Başlangıçlar mühimdir. Yola çıkmadan bilemeyiz hedefe ulaşıp ulaşamayacağımızı. Bu yüzden ilk adım kıymetlidir. Bebeklerin ilk adımları gibi. Bebekleri nasıl destekliyorsak ilk adımı attıklarında hatta alkışlıyorsak kendimizi de yüreklendirmeliyiz ilk adıma. Bebeğin ilk adımı atma cesaretidir biraz da bizi mutlu kılan. Yürüyebiliyor, ne güzel deriz, çok şükür deriz.

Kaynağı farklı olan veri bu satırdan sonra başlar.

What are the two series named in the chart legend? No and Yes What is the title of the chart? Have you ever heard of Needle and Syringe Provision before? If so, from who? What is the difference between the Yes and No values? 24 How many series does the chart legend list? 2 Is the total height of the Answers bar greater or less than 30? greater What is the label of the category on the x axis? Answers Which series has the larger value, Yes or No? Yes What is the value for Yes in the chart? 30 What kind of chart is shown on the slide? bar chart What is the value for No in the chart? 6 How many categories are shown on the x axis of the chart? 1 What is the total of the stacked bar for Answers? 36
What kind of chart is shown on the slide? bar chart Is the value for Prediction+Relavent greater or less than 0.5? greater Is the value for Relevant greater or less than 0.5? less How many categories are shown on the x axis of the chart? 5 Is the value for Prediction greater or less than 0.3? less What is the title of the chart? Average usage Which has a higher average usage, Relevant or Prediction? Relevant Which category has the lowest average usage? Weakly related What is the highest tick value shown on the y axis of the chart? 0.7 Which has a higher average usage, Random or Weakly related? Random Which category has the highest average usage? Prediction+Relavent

Yeni bir yıl yeni bir başlangıç fırsatı olarak görülebilir. Yeni yıla girdiysek ve hala nefes alıyorsak ne güzel ve çok şükür. O halde ilk adımı atabiliriz. Nereye doğru mu atacağız adımınızı ? Hedeflerimize doğru elbette. Bir rotamız yoksa rüzgar ne yapsın…Kuvvetli sorular soralım kendimize; halen sahip olduklarımla 2020’de neler yapabilirim? Özür dilemem gerekenler ya da teşekkür etmem gerekenler var mı? Düzeltmek istediğim ilişkiler var mı? Varsa bunları nasıl düzeltebilirim? Bu yıl öğrenmek istediğim konular var mı? Edinmek istediğim beceriler? Bu yıla bir isim versem bu ne olurdu? 2020 hedeflerim neler ? Bu hedeflere ulaştıracak kaynaklarım var mı, varsa neler? Hedeflerime ulaşmak için geliştirmem ya da edinmem gereken bilgi ve beceriler var mı? Hedeflerime ulaşmak için kimlerden destek isteyebilirim? 2020’de kendimi ve çevremi daha da güzelleştirmek için neyi daha iyi yapabilirim?

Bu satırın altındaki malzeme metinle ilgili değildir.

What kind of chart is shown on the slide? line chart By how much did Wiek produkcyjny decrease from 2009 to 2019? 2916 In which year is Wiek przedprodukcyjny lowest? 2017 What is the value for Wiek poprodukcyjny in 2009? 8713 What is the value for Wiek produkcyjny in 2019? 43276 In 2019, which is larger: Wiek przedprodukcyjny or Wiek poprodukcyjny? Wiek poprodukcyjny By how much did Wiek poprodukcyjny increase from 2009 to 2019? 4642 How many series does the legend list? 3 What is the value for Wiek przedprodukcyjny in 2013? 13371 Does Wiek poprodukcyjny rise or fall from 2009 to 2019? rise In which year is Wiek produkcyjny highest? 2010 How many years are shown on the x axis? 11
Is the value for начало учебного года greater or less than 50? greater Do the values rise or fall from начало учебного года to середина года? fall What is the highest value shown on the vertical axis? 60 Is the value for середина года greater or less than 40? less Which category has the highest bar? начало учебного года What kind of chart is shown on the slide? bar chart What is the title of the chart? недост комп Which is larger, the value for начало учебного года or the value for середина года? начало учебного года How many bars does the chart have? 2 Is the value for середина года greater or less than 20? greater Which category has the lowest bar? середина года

2020’nin henüz başındayız. Hayat iyi ile kötü arasındaki tercihe dayalı. “İyi ile kötüyü ayıran çizgi her insanın yüreğinden geçer, bir kişilik benlikten daha yüksek değerlere yönelmemişse kaçınılmaz olarak yozlaşma ve çürüme baş gösterir” diyor Soljenitsin ve “ancak erdemimizden emin olmadığımızda ve hatamızı kabul ettiğimizde birbirimize karşı iyi olabiliriz” diyor Zygmunt Bauman. 2020’den başlayarak her daim davranış tercihlerimizi iyilikten yana yapmayı/iyilikte yarışmayı ve ekranlarda ve yazılı basında İyilik haberlerini , insanın sıcaklığını ve iyiliğini anlatan film ve dizileri daha çok görmeyi diliyorum.